Mr Shine said the move would make the council’s actions more transparent.
“We have a responsibility not to waste money, particularly when professional advice is to the contrary, which has occurred in some decisions we’ve made, contrary to our professional advice given,” he said.
“I can’t see any good reason arguments against disclosing how we spend ratepayers’ money.
“Transparency is not only a good idea, it’s a requirement.”
Mr Shine’s motion was met with fierce opposition by councillors like Carol Taylor, who said the publication of legal costs associated with individual court cases might chill dissent against contentious projects by residents.
“While this motion sound innocuous, this proposed change has the potential to influence and change the way council listens to impacted parts of our community,” she said.
“If people who aren’t impacted don’t understand or care what happens to someone else, by publicising these, you’ve got protesting (by people) against the legal costs of this council in an individual case that does not impact them.”
Bill Cahill was even more emphatic in his dissent, arguing it could dissuade council officers from seeking legal advice around an application.
“I’m all for transparency and I’ve built a reputation around that, but transparency for who? Transparency for the side that opposes us in a court, for very little gain for us?” he said.
“Some unintended consequences might come out of this — if I was a planning officer sitting there wondering whether I should make a call to get some advice on an application, (would I do that) knowing full well that it’s going to be under scrutiny?”
The motion passed 5-5, with mayor Geoff McDonald’s vote acting as the tie-breaker.
Mr Cahill, Ms Taylor, Melissa Taylor, Edwina Farquhar and Tim McMahon voted against it, while deputy mayor Rebecca Vonhoff was absent from the meeting.
In another major reform pushed by Mr Shine, the number of councillors required to “call in” contentious applications to a special meeting has jumped from four to six.
The move means a majority of elected officials will need to sign a letter to the chief executive asking for a DA to be brought before the council.
Mr Shine signalled reforms after council approved a code-assessable (which is the lower level of assessment) application for a retirement resort in Torrington at a special meeting in August — eight months after it had been called in back in 2023.
“There are consequences we’ve seen there considerable costs to council preparing those reports, and a considerable delay to the approval process, leading to a delay in the commencement of much-needed development and costs,” he said.
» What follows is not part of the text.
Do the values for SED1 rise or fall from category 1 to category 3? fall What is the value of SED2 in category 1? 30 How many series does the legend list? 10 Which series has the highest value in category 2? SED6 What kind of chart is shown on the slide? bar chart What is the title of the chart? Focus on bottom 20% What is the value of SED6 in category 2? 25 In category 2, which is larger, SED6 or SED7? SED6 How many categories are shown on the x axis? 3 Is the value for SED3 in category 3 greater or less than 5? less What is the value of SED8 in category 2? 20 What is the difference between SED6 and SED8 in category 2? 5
“This in my view has in the past led to a loss of confidence of some developers being interested in projects in Toowoomba.
“I’m not against calling in applications, I just think the majority need to be in favour of calling it in.”
While he sympathised with the “spirit” of the motion, Mr McMahon said raising the threshold would rob residents and community members from the chance to have their say if they believed an application would impact them negatively.
“What’s happened (already) is certain projects have gone through without any comment or discussion — there has to be some level of scrutiny,” he said.
“It’s defensible to accept that the public wants us to debate (some) applications.”
Mr Cahill was again opposed, alleging democracy was being evoked to “bully” people into silence.
“We’ve just effectively raised the bar and shut more of the community out of being able to represent their views to a councillor,” he said.
“I take exception to the notion that councillors don’t have the right to amend the delegation at any time and call in an application — that’s what we’re here for.”
The motion passed 6-4, with Mr Cahill and Mr McMahon again joined by Carol and Melissa Taylor in dissent.